■朝も昼も夜も、君だけを想ってる
「平和がこんなに幸せなことだなんて、私、知らなかったんです」
 少女独特の声が、柔らかに響く。
 剣を振るっていた頃とは比べ物にならないくらい落ち着いた、幸せに満ち足りた声。
 そんな声を傍で聞けるだなんて、自分は随分と果報者。
「そう? 望美ちゃんの居た世界って、凄く平和なカンジしたんだけどなぁ」
 彼女の暖かな膝を枕に、穏かな午後を過ごす。
 オレを選んでくれて有難うと、時折、不意にお礼が言いたくなるんだ。
 そう言うと君はきっと、恥ずかしがってしまうんだろうね。
「そう、ですね。戦争はありましたけど、私の住んでいた所からは離れていて……凄く、平和だったんだと思います。けど……」
 彼女の指がオレの髪を梳いているのが解る。
 言葉に続きがあるって解っているから、オレは口を挟まずに軽く目を閉じた。
「其れが当たり前で、平凡な毎日が詰まらない、だなんて思ってたりもして。……馬鹿だったなあ、って」
 過去を振り返る彼女の言葉尻は、自分を嫌悪しているものではなく、ただ、只管懐かしむような感じがする。
 オレとは違うな、とそう思うと胸が少しだけ痛んだ。
 自分の過去は、目を背けたくなるものばかり。
 そんなオレを助けてくれたのは、君。
 何時の頃からか、ずっと君のことばかりを考えるようになった。
 皆に優しくて、気遣ってくれていて、オレの妹を、親友と言ってくれた君。
 朝も昼も夜も、君だけを想うようになり、其処まで来て漸く自分が君に惹かれて居るのだと気付けた。
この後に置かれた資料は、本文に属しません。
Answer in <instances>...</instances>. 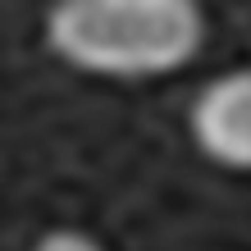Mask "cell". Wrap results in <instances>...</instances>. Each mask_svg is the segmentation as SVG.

「オレは知ってたよ。平和が幸せなんだってこと。……そして、其れをオレに取り戻してくれたのは、望美ちゃんだ」
 君がオレを選んでくれることは、万に一つも無いと思って居た。
 けれど、今、君はこうして此処に居る。
 オレの言葉ひとつひとつに、笑ったり、照れたり、怒ったりしている。
 朝も昼も夜も、ずっと君だけを想っていた。
 手の届かない存在だと思い込んでいたオレの手を、君が掴んでくれた。
「私、景時さんと居られて、とっても幸せですよ」
 鮮やかに笑う君を見て、オレは笑う。
 嗚呼、やられた。
 多分きっと、これから先もずっと、何時だって。
 オレは君のこと想い続けているんだろうなぁ……。